Ia menambahkan, berdasarkan laporan Badan Gizi Nasional (BGN) Banten, program itu akan terus diperluas dengan target 1.117 dapur MBG yang melayani sekitar 3,5 juta penerima manfaat.
“Setiap dapur itu kurang lebih melibatkan 47 orang. Kalau dikalikan dengan 1.117 dapur, ini juga berdampak pada penciptaan lapangan kerja,” jelasnya.
Selain sektor kesehatan dan gizi, Andra menyampaikan bahwa Banten juga menjadi salah satu daerah prioritas penerima Bantuan Presiden untuk rehabilitasi sekolah.
“Diproyeksikan tahun ini ada sekitar 1.000 sekolah di Provinsi Banten yang akan mendapatkan bantuan presiden.

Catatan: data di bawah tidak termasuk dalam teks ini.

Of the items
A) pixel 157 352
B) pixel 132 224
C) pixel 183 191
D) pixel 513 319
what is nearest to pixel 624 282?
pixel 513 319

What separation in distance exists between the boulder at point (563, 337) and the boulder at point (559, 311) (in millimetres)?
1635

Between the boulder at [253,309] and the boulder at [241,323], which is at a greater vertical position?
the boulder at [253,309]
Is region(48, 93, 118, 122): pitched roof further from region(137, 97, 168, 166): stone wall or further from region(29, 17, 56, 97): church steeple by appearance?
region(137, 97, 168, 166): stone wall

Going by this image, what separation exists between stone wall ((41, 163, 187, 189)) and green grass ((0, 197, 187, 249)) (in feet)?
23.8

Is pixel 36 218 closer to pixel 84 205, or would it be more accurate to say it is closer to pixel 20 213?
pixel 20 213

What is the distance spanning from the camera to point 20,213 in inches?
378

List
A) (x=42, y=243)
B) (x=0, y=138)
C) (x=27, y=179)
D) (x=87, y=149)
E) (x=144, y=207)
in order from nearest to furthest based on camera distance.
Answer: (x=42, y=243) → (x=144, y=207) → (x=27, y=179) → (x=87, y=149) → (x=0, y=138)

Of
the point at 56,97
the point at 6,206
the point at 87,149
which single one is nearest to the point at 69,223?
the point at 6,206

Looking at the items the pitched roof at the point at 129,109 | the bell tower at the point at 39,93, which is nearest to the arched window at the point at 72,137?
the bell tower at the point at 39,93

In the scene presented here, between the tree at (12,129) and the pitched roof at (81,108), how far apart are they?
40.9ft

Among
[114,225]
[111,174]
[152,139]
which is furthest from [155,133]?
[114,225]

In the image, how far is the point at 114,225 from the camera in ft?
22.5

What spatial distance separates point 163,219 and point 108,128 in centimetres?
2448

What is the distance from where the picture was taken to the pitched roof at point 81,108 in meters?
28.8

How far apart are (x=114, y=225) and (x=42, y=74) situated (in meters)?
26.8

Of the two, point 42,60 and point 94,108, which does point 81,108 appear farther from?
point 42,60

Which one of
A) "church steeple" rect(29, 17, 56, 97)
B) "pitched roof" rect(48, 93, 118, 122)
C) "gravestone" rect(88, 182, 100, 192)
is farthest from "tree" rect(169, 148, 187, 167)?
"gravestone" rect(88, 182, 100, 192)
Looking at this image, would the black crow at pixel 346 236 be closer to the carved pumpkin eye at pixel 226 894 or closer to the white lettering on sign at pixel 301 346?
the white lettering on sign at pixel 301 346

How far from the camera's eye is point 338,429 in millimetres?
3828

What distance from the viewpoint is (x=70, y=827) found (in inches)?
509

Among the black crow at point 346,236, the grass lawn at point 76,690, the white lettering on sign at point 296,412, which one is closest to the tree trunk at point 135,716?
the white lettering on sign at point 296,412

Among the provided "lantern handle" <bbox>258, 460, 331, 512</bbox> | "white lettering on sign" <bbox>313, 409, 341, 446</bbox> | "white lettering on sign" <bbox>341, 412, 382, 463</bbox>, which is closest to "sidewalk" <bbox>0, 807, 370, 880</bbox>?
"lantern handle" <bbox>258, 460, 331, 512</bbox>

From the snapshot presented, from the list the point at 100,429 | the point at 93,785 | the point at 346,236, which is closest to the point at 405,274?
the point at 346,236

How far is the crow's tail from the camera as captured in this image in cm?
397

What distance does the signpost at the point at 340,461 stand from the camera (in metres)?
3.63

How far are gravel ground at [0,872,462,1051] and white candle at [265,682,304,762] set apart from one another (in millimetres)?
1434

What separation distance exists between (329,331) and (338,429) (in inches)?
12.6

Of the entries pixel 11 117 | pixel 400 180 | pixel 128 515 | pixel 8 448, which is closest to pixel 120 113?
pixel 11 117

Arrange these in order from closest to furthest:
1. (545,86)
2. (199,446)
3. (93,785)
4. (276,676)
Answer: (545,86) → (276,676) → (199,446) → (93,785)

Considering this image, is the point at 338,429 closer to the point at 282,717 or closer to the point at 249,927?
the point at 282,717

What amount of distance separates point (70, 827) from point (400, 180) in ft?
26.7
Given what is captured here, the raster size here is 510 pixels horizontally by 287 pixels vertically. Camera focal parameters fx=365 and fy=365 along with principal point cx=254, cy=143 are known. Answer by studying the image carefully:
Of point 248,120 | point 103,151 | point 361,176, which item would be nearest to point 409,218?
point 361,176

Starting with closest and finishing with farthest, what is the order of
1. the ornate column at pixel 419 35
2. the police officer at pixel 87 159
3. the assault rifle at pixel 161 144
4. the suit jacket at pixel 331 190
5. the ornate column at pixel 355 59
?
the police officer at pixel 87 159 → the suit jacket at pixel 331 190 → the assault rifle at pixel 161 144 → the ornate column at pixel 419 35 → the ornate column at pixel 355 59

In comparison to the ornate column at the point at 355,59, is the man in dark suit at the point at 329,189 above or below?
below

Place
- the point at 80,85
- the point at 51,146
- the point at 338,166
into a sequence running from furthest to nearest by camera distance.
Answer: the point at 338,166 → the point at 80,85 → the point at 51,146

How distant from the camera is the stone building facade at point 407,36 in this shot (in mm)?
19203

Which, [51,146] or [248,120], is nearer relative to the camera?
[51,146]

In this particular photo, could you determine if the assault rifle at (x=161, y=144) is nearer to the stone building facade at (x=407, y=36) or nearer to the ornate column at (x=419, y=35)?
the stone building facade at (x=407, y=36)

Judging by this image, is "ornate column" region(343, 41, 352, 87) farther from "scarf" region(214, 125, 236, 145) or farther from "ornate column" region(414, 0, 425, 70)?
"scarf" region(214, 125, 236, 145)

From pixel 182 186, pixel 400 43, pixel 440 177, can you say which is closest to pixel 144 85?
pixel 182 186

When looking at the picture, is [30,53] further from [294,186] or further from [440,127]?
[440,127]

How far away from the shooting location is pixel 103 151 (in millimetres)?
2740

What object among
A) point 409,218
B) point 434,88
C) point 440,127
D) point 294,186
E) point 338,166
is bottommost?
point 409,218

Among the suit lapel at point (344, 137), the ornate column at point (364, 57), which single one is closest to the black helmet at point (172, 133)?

Untuk seluruh Indonesia sekitar 60.000-an sekolah,” ungkapnya.
Ia menekankan, realisasi bantuan tersebut tetap bergantung pada kesiapan pemerintah daerah dalam mengusulkan kebutuhan secara administratif.
Melalui pembenahan struktur organisasi dan dukungan terhadap program pemerintah, Andra berharap Gerindra Banten semakin solid dan mampu meningkatkan kontribusi bagi masyarakat menjelang kontestasi politik mendatang.
Sementara itu, Ketua Pelaksana HUT ke-18 Partai Gerindra, Turidi Susanto, menyampaikan rangkaian peringatan telah dimulai sejak 1 Februari 2026. Sejumlah kegiatan sosial digelar oleh DPC Gerindra se-Banten, mulai dari bedah rumah, pemeriksaan kesehatan gratis, senam bersama, gerakan bersih lingkungan, hingga santunan anak yatim.
“Selain itu, khusus DPD Gerindra Banten dilaksanakan pembentukan pos kesehatan Merah Putih, rencananya 14 Februari akan launching 5 pos kesehatan Merah Putih di Banten,” ujarnya.